XIX. yüzyılın son yarısı içinde Bükreş, Harşova, İbrail, İshaklı, Kalas, Köstence, Maçin, Mahmudiye, Mecidiye, Süne (Sulina) ve Tolca'da bulunan çatı örtülü basit camiler, tavan ve ağaç işlerindeki oymalar ve süslemeler bakımından değer taşır.

Kubbeli tek cami, Tuna'nın en kuzey ağzında, Süne (Sulina)'dadır. Kalas Camii'ni de 1900 yıllarında Sultan Ab-dülhamid yaptırmıştır. Böylece köy camileri ile birlikte, Dobru-ca'da 80 kadar cami ve 2 medrese, mektep vardır.


Bükreş'te küçük bir cami ile bir han, Yergöyü (Giurgiu), Kalafat, Orşova gibi kalelerde ve Dobruca - Buğdan sınırında İbrail'de şimdi kilise olan bir cami vardı.

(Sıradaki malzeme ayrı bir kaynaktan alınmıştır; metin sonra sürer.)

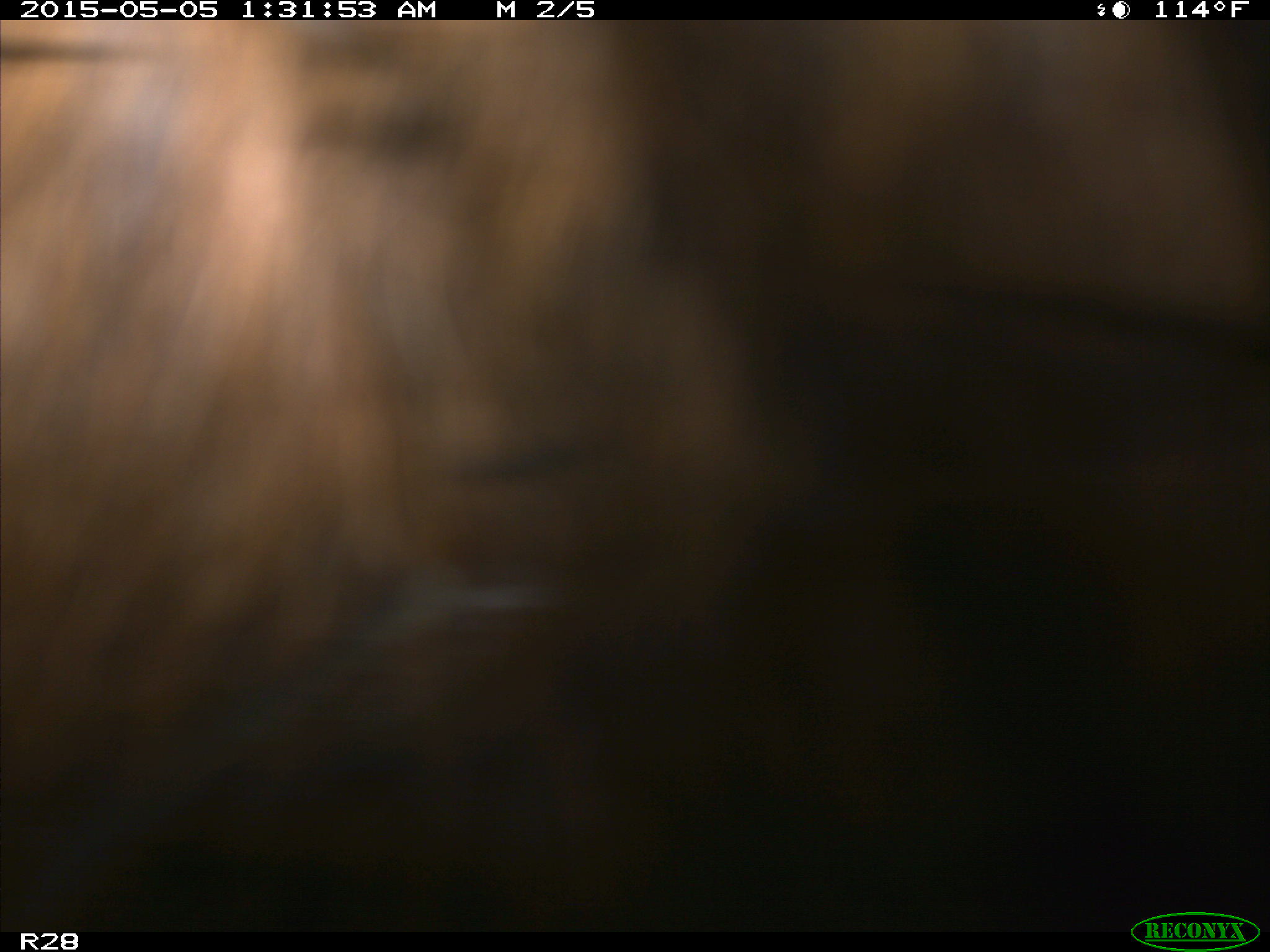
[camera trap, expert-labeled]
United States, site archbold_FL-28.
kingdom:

Kanunî Sultan Süleyman devrinde fethedilen Banat'ta, hemen savaşın arkasından bütün gerekli Osmanlı müesseseleri yapılmaya başlanmıştır.

Sonraları doğu tarafından Avusturyalıların eline geçen birkaç şehri, Köprülü Mehmed Paşa geri almış (1668), daha savaş devam ederken Arad'da cami, mektep, imaret han, zaviye, köprü, hamam yaptırmıştır. Varat'ta da Sultan IV. Mehmed namına bir cami, bir medrese, bir okul ve Vezirköprüsü denilen köprüyü, Yanova (Boros-yenö)'da Sultan IV. Mehmed Camii ile Köprülü Camii'ni yaptırmıştır. Daha sonra oğlu Fazıl Ahmed Paşa bir cami, bir okul, ayrı ayrı iki vezir de iki cami, bir saat kulesi ve çeşitli mescitler yaptırmışlardır.

XVIII. yüzyıla kadar Osmanlılar elinde kalmış olan Tamşuvar, yirmi altı eserle imar edilmiş ise de, bugün eski belediye binasının kapısına, duvara yerleştirilen Sultan İbrahim Hamamı kitabesinden başka iz kalmamıştır.

Macaristan'ın durumu biraz daha belirlidir. Merkez Budin (Buda Pest) için Evliya Çelebi, yalnız varoşlarda 3.500 ev, 24 mahalle göstermiştir. Yukarıhisar'dakiler bunun dışında kalmaktadır.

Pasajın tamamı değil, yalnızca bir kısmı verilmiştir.